吉田純子


吉田純子

吉田純子(よしだじゅんこ 1959年7月10日生)
 [殺人犯]


 福岡県生まれ。吉田の幼いとき、父親は自動車修理工場を経営していたが、商売はうまくいかず貧しかったため、母親が内職をしたり、家政婦として働いたりして家計を支えていた。吉田の小中学校時代は特に素行が悪かったわけではなかったが、子供のころから金銭欲が強く、見栄を張る虚言癖があった。弟が生まれると母の愛情は出来のいい弟に移っていき、姉の吉田は家庭から疎んじられる存在となった。父親は短気で気に入らないことがあると女房に当り散らし、母親は子供たちに稼ぎの少ない夫の愚痴をもらしていたため、子供たちは父親にはなつかなかった。1975年、吉田は私立佐賀女子高校衛生看護科に入学。一人で奨学金制度の書類をそろえて手続きをしたという。1978、妊娠詐欺で金を騙し取る事件を起こし、2ヶ月の停学処分を受ける。1979年、聖マリア看護専門学校に入学。ここで、後の共犯仲間となるA、B、Cと出会う。

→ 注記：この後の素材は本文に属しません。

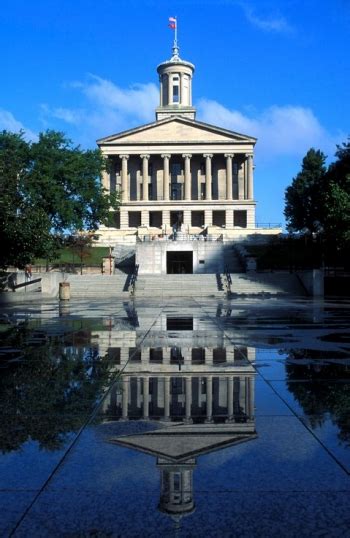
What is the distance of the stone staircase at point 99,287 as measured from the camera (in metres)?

 看護学校を卒業後8年ぶりにAと再会。男に騙され、弱っていたAの心に入り込んだ吉田は、政界にも顔が利き、警察をも動かせる「先生」という架空の存在をちらつかせ、自分がその「先生」とのパイプ役を担ってあたかも様々な問題を解決したかのように見せかけ、Aの金銭管理を行うだけでなく、肉体関係を結ぶことにも成功する。以後、Aは吉田と一緒に住み続け、吉田やその子供たちの身の回りの世話もすることになる。

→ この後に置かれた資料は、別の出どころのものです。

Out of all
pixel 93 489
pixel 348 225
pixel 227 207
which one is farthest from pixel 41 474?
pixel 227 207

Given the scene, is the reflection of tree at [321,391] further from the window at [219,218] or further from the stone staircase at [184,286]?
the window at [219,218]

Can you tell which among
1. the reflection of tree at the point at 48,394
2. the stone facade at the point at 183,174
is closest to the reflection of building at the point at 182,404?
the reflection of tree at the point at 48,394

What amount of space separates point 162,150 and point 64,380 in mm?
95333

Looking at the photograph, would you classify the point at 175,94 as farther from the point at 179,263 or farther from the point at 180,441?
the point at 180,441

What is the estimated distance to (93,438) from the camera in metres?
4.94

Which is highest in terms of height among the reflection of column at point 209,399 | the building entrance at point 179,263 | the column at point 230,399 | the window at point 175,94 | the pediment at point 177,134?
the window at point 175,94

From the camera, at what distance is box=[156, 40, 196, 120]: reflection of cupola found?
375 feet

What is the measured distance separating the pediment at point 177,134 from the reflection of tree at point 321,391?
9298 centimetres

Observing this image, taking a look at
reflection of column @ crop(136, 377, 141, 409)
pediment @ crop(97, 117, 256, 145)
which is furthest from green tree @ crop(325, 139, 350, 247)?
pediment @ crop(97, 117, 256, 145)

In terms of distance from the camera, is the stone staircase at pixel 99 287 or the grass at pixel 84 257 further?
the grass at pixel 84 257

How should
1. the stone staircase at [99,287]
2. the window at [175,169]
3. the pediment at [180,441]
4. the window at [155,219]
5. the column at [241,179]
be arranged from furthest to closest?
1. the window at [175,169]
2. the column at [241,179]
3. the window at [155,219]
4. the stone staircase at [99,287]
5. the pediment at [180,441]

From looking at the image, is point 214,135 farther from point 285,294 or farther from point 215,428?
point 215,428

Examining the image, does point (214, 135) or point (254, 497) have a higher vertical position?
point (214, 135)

 Aの実母の金まで手に入れた吉田は、夫の浮気に悩むB、そして職場で同僚看護婦をいじめた経験のあるCとも再会を果たし、それぞれの問題をでっちあげてはそれを解決するふりをして金銭を騙し取ることに成功。恩を売る形にしたことで彼女たちを自分の思惑通りに動かせるようになると、再び「先生」をもちだしてCの夫の殺害および保険金搾取を企てる。そして4人は医療知識を駆使して睡眠剤や空気を静脈注射することで目的を達し、保険金を得る。成功したことで行動はますますエスカレートし、続いてBの夫の命も同じ方法で奪い、保険金を得た吉田は久留米市内の高級マンションの最上階にプライベートルームを所有し、他の3人にも下の部屋を買わせ、自らを女王のごとく他の3人を従える形となった。

 吉田はAの実母の残りの預金にも目をつける。そして糖尿病を患う彼女に多量のインシュリンを投与する計画をたて、その実行犯にBを指名する。しかし計画に失敗したBは吉田からの制裁金請求などで思い悩み、伯父に相談。警察に訪れたことをきっかけに一連の事件が次第に明るみになり、4人は逮捕される。生命保険などで手にした金額はすでに2億円にのぼっていた。

 同僚看護婦から500万円を騙し取った詐欺罪(吉田・A)、Cの夫に対する殺害および保険金詐取(吉田・A・C)、Bの夫に対する殺害および保険金詐取(4人)による詐欺罪と殺人罪、Aの実母に対する強盗殺人未遂および住居侵入罪(吉田・B・C)、Bを脅したことによる脅迫罪(吉田・C)で起訴され、2010年3月、最高裁判所においてAは無期懲役、Bは懲役17年、主犯の吉田は死刑の判決が下され確定した。Cは一審の判決公判前に子宮がんで病死したため公訴は棄却された。主犯の吉田は福岡拘置所に収監され、再審請求を行っていたが、2016年3月25日に同拘置所にて吉田の死刑が執行された。戦後5人目の女性死刑囚への死刑執行であった。